— К-какая с-совесть? — усевшись на землю, Горыныч уставился на соседский забор мутным взором. Лицо его скривилось в болезненной гримасе.

— Известно какая, — я едва сдерживала смех. — Обыкновенная. Чистая и незапятнанная. Ну, это в идеале, — уточнила вполголоса.

Брови Горыныча приподнялись, лоб сморщился, рот приоткрылся. Угу. Называется, работа мысли — налицо!

— Врешь! — спустя пару минут выдохнул мужик.

— А зачем мне врать-то? — беззаботно откликнулась я. — Того в природе нашей, совестливой, нету, чтобы людей обманывать. Это ты третьего дня старушку Семеновну обманул. А я не имею обыкновения лукавить.

— Семеновна — старая дура! — глубокомысленно изрек Горыныч.

Ишь ты! Дура... Эта дура поумнее тебя будет, дядя. Мировая тетка!

— А ты чего, невидимая, что ли? — снова решил докопаться до сути Горыныч.

— Невидимая, — согласилась я.

— Точно, допился, — со вздохом констатировал сосед. — Сейчас наряд в-вы-зо-ву. Пус-сть ребята разберутся, что за совесть такая... И откуда она тут взялас-сь...

Он полез в карман, пытаясь нашарить телефон, но на полдороге запнулся и снова заголосил:

— Ир-ма! Открывай, кому говорят!

Я уже собиралась продолжить представление, но тут случилось явление второе. И весьма своевременное.

— Ах ты ж, образина старая! Опять налакался, как свинья!

Мадам Горелова окинула мужа презрительным взглядом и распахнула калитку пошире.

— Как тебе только не стыдно? Устроил тут шоу, — она протянула руку и схватила мужа за шиворот. — Быстро домой, придурок, — прошипела мадам и втащила упирающегося Горыныча во двор.

Эх, как же не вовремя старая мымра появилась! Такое развлечение испортила!

Я расстроенно вздохнула и поплелась в дом, заниматься ненавистной уборкой. Расписание, чтоб его! Режим.

***

«Дзи-и-инь… Дзи-и-инь…»

Рука сама потянулась к будильнику. Проклятый тетушкин горлопан! Да заткнись ты уже! Встаю я, встаю.

Иногда мне казалось, что зловредные часы испытывают особое удовольствие, заливаясь по утрам пронзительным воем. Вот прям чувствовалось в их трезвоне некое скрытое злорадство. Типа, что? Хотела понежиться в постельке подольше? А вот тебе! «Дзи-и-инь! Дзи-и-инь!»

Я потянулась, сползла с постели и поплелась в ванную. Оперлась на край раковины, нащупала зубную щетку. Так, Лерок, просыпаемся. Эй, просыпаемся, я сказала! Вздохнув, разлепила ресницы и уставилась на собственное отражение. Как и всегда, вид всклокоченной рыжей шевелюры мгновенно поднял настроение. А что? Я — свое собственное личное солнышко, и без разницы, какая на улице погода. Яркие огненные пряди — моя визитная карточка и отражение неунывающей внутренней сути.
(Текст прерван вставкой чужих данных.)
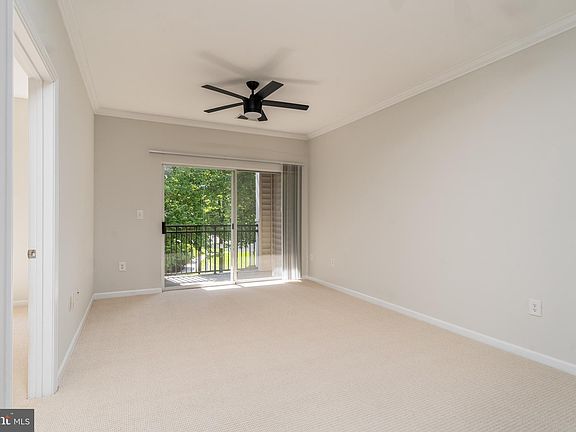 2nd image of 12945 Centre Park Cir APT 203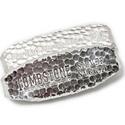 Compare Tombstone Nugget Kilo Silver Bar prices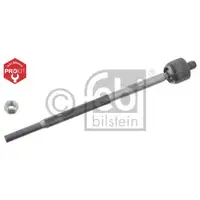 FEBI BILSTEIN 12727 Axialgelenk für VOLVO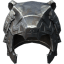 nordic carved helmet armor skyrim wiki guide icon
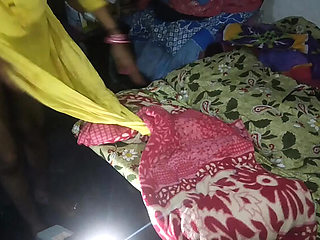 Pyari Bhabhi’s Big Ass Gets Rough Anal Doggy Style – Hindi Audio Cumshot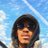 okjhmo's profile image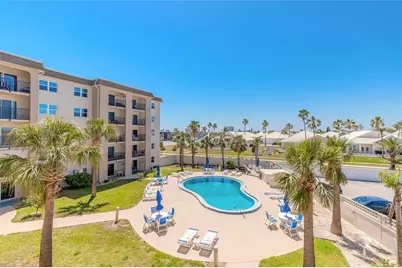 2626 S Atlantic Avenue #3020, Daytona Beach Shores, FL 32118 - Photo 47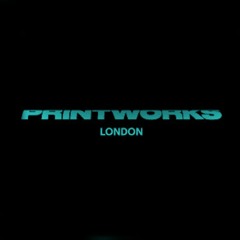 Monoloc @ Printworks London (1h Live Rec)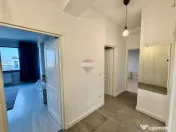 Apartament doua camere de inchiriat Ozone Residence 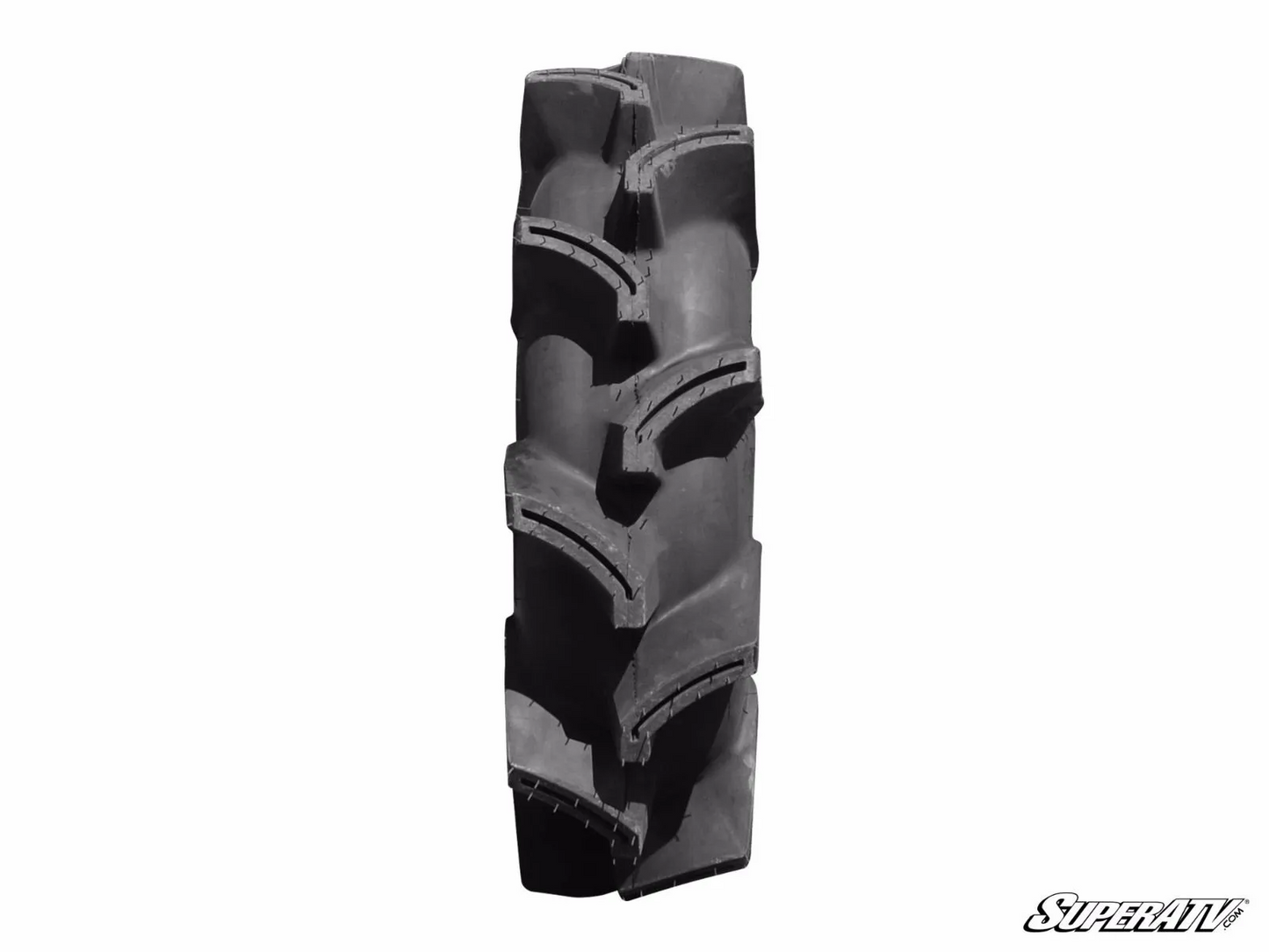 SuperATV Assassinator UTV Mud Tires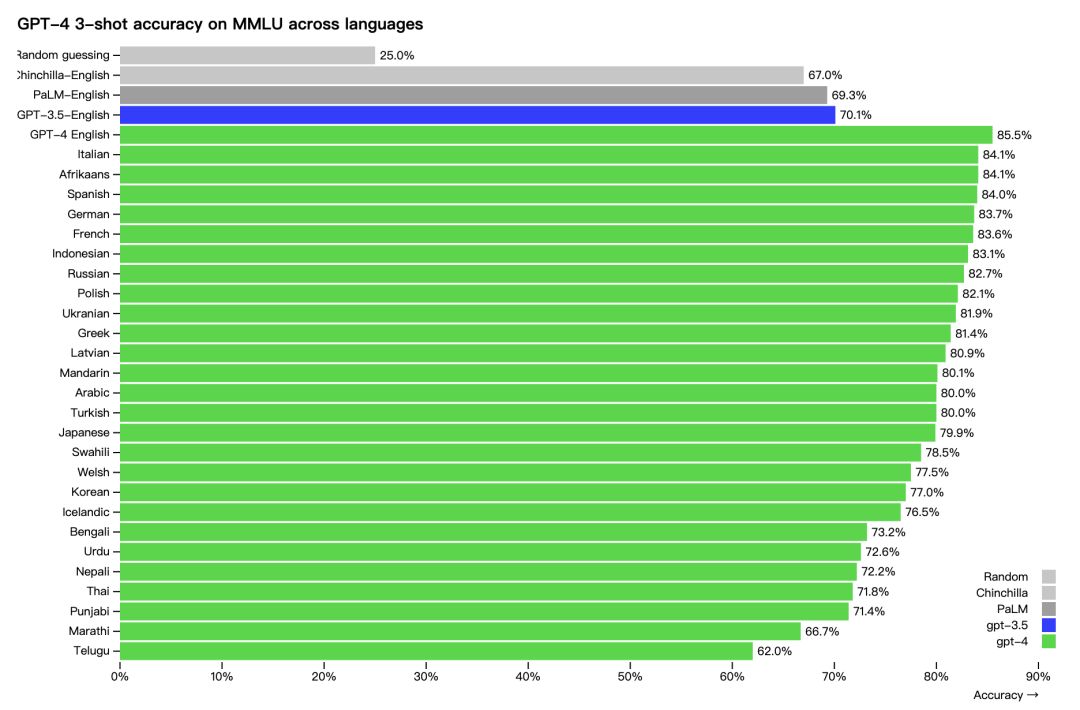 探秘未来生活？！物联网带你实时洞悉科技新动向——3月16日，不容错过的直播盛宴！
Умывшись и приведя себя в порядок, врубила на полную громкость «Между нами тает лед» и, подпевая «Грибам», принялась заправлять постель.

Эх, еще немного, и можно будет все здесь поменять, а пока приходится терпеть этот проклятый викторианский интерьер. Рюшечки, оборочки, перина, куча подушек — любовь тетушки к розовому беспределу иногда бесила меня до чертиков.

Я взгромоздила последнюю вышитую думку в изголовье кровати и осмотрела спальню придирчивым взглядом. Огромная кровать — белая, воздушная на вид, зефирная даже. Большой трехстворчатый шкаф — солидный, с резными завитушками по краям, с бронзовыми накладками и изящными ручками. Пузатый комод, расписанный райскими птицами и розами. Невысокое трюмо, со множеством выдвижных ящичков. Бдя-я… Все такое приторно-цветочное, аж тошнит. И ведь не выкинешь ничего! Завещание, чтоб его!

«Между нами тает лед, — не желая грузиться своим абсурдным настоящим, громко запела я. — Пусть теперь нас никто не найдет». Ага. Никто и не найдет. Только не нас, а меня. Как вступила в права наследства, так и пропала почти для всех друзей. Кроме Людки Скрябиной никто не знает, где я. И за это нужно поблагодарить незабвенную Леокадию Серафимовну, царствие ей небесное, или где она там. Тетушка, конечно, была со странностями, но я никогда не думала, что настолько.